• **TASK**
Which lines in the items below contain the string "sleeve"? Copy each of those lines in full.

Start of DATA SUPPLIED

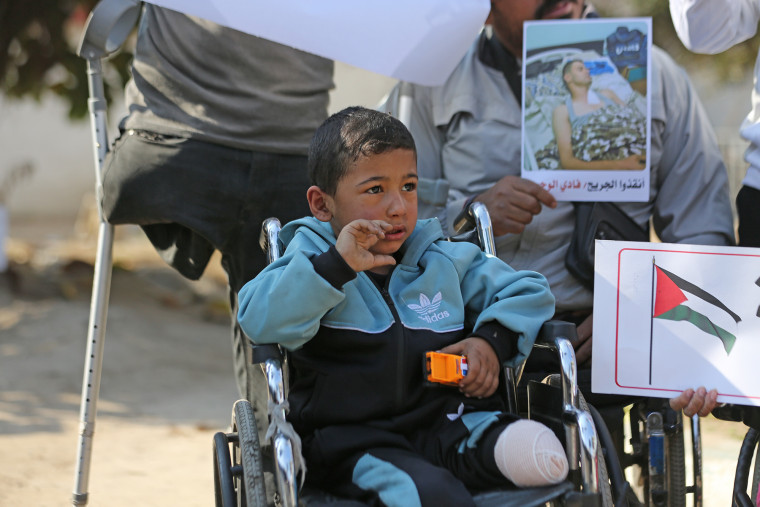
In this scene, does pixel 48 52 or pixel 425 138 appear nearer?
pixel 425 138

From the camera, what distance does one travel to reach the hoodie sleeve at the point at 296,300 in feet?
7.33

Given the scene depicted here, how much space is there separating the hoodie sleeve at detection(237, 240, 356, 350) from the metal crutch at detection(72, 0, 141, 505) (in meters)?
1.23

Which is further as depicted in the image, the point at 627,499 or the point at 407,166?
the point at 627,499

End of DATA SUPPLIED
Start of DATA SUPPLIED

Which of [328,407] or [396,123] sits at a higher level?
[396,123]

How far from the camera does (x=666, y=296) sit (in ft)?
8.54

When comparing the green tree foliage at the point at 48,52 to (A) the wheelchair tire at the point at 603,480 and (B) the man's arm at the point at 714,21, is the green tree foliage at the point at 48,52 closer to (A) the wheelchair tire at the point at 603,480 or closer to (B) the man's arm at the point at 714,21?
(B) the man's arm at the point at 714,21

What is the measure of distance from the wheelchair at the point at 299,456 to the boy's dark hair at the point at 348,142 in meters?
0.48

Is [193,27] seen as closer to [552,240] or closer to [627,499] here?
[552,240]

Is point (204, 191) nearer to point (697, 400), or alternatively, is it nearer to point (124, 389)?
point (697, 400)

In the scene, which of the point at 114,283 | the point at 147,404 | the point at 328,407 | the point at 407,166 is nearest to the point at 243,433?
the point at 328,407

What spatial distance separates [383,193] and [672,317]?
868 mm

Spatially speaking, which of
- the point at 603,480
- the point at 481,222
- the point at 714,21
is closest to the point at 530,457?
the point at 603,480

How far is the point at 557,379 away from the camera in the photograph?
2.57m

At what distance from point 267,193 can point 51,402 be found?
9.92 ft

End of DATA SUPPLIED
Start of DATA SUPPLIED

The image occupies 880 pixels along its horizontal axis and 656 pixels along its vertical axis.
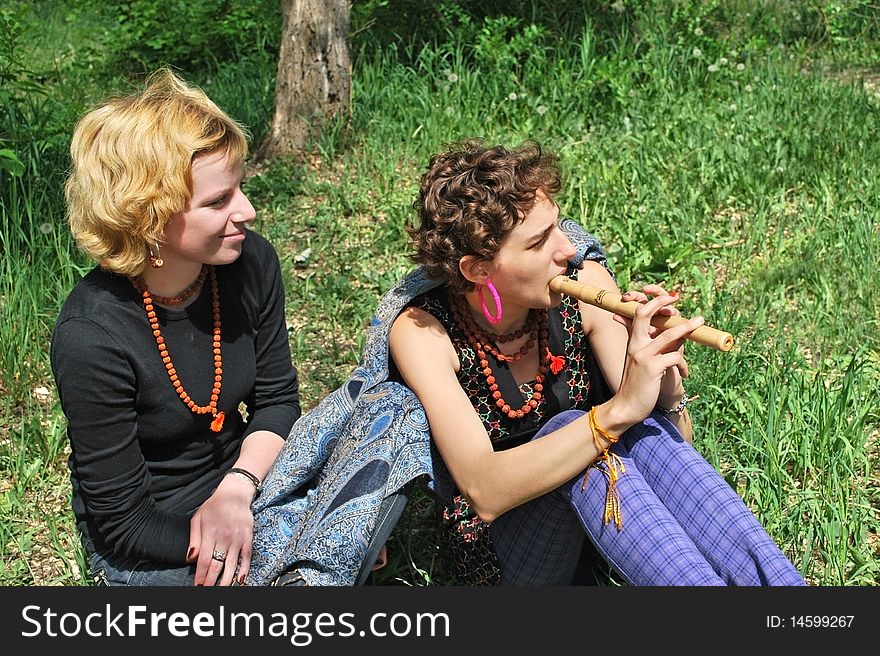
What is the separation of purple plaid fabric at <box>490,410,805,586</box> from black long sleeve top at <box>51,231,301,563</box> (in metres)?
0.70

End of DATA SUPPLIED

• **TASK ANSWER**
From the camera, what distance does one travel to reach the hoodie sleeve at the point at 296,300 in feet?
Given the scene depicted here, how much space is there separating the hoodie sleeve at detection(237, 240, 356, 350) from the metal crutch at detection(72, 0, 141, 505) (in meters)?
What is the separation of purple plaid fabric at <box>490,410,805,586</box> from black long sleeve top at <box>51,231,301,563</box> (in metres)?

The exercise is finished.